Cas d’étude: UEMOA et CEDEAO

16 Sep

L’Union Economique et Monétaire Ouest Africaine et la Communauté Economique des Etats de l’Afrique de l’Ouest sont les deux organisations de coopération intergouvernementale qui se partagent l’espace ouest africain. L’histoire de leur constitution offre des illustrations concrètes des différents facteurs qui façonnent la coopération internationale en climat libéral, et montre que même dans le même espace géographique, et avec pratiquement les mêmes acteurs, on peut aboutir, dans ce domaine, à des résultats différents.

 

UEMOA :

 

1. Généalogie

Les origines de l’UEMOA remontent au moins à 1851, l’année où une loi organique de la II° République française établit des banques coloniales dans les Antilles et en Guyane. Cet établissement marque l’évolution de l’empire colonial français qui cesse d’être basé sur l’économie esclavagiste pour se tourner vers l’économie de traite – c’est-à-dire une forme d’économie commerciale caractérisée par la traite des matières premières agricoles et le travail libre. Cette réforme de l’économie de l’Empire français maintient cependant la doctrine du mercantilisme colonial qui unit la métropole aux économies des colonies dans un système de coopération forcée. Les banques doivent créer le crédit nécessaire au développement des activités commerciales dans un environnement désormais libéralisé, émettre une monnaie coloniale, tout en garantissant la situation de tutelle des économies colonisées. Cette tutelle est matérialisée d’abord par une agence centrale basée à Paris, puis par le système des comptes d’opérations formalisée d’abord à la Banque du Maroc, en 1921. La Banque porte à un compte ouvert au Trésor français toutes les disponibilités procurées hors du Maroc.  Le compte est crédité en France et débité au Maroc, et le compte créditeur peut servir à compléter l’encaisse en francs métro que la Banque doit conserver par rapport aux billets mis en circulation au Maroc. L’utilité du compte d’opérations, à cette époque (où le franc français n’était pas une monnaie convertible) était de maintenir l’unité de caisse entre le Trésor français et la Banque d’émission, créant ainsi une parité automatique entre le franc métro (franc français) et le franc marocain. Ce système sera étendu à la Banque d’Afrique Occidentale en 1929.

 

2. Evolution

Après la seconde guerre mondiale, les relations de tutelle entre le Trésor français et les banques d’émission coloniales évolueront rapidement jusqu’à l’étape décisive de la création du nouveau franc en 1958. Cette nouvelle monnaie française, subséquente aux réformes du plan Pinay-Rueff et au processus d’intégration européen, était une monnaie convertible. La France proposa aux pays africains qui se dirigeaient vers l’indépendance d’adopter une monnaie convertible favorable aux échanges commerciaux et aux investissements. Cette monnaie serait accrochée au franc français suivant les mécanismes déjà établis lors de la création de la zone franc en 1945 : fixité des parités, libre transférabilité et centralisation des réserves de change, à quoi s’ajoute la garantie de convertibilité illimitée du Trésor français. Cette garantie est assurée par une modification du système des comptes d’opérations : les Etats partie au système de coopération monétaire (en dehors du garant) « conviennent de mettre en commun leurs avoirs extérieurs dans un fonds de réserves de change » et la Banque d’émission (la BCEAO) « versera au compte d’opérations les disponibilités qu’elle pourra se constituer en dehors de sa zone d’émission. » Jusqu’en 1973, le compte d’opérations était approvisionné à hauteur de 100 % en devises étrangères des banques centrales africaines de la zone. La convention de 1973 oblige les pays africains de la zone franc (Pazf) à déposer au Trésor français un minimum de 65% « seulement » de leurs réserves de change. Ce taux a récemment été encore abaissé à 50%. Néanmoins, la zone étant sous tutelle de la Banque de France, c’est cette dernière – et non les banques centrales africaines – qui influe de manière prépondérante sur la politique monétaire des Pazf.

◆ **Travail à faire**
Quelle est la traduction anglaise de cette phrase de l'étude de cas sur l'UEMOA et la CEDEAO : « Ce système sera étendu à la Banque d'Afrique Occidentale en 1929. » ? Cette liste provient d'une autre source.

◆ **Informations fournies**

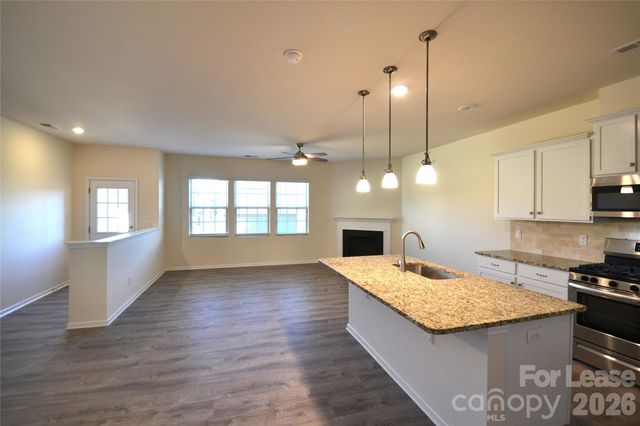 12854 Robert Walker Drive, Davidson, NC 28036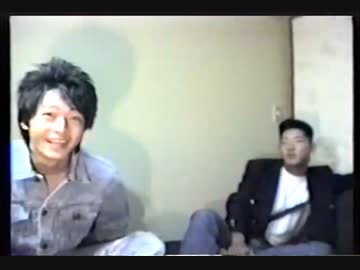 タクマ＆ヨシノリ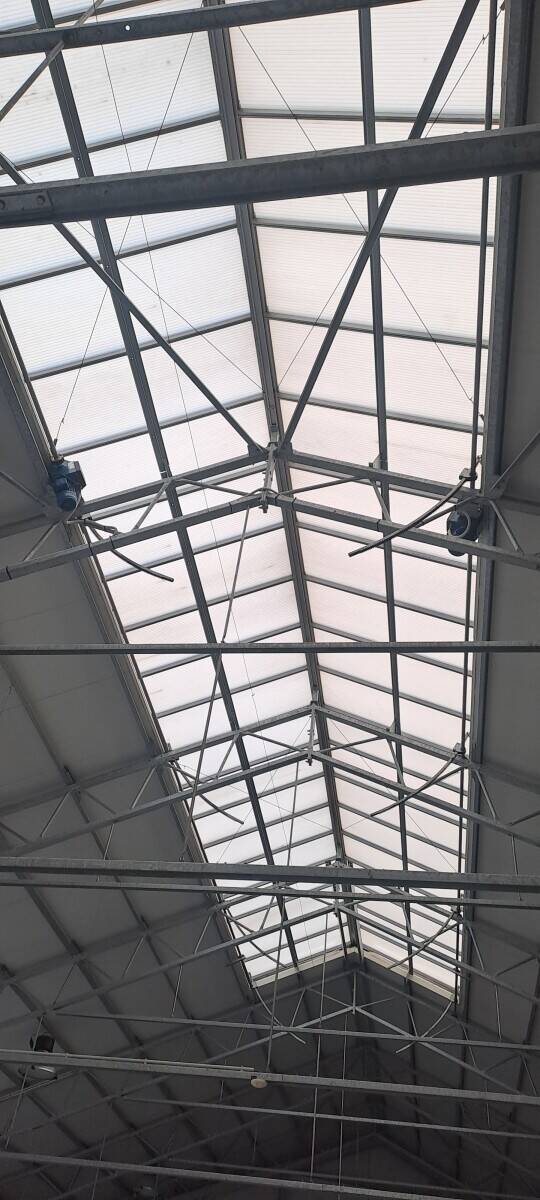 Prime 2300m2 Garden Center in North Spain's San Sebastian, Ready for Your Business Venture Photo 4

◆ **Réponse**
This system would be extended to the Banque d'Afrique Occidentale in 1929.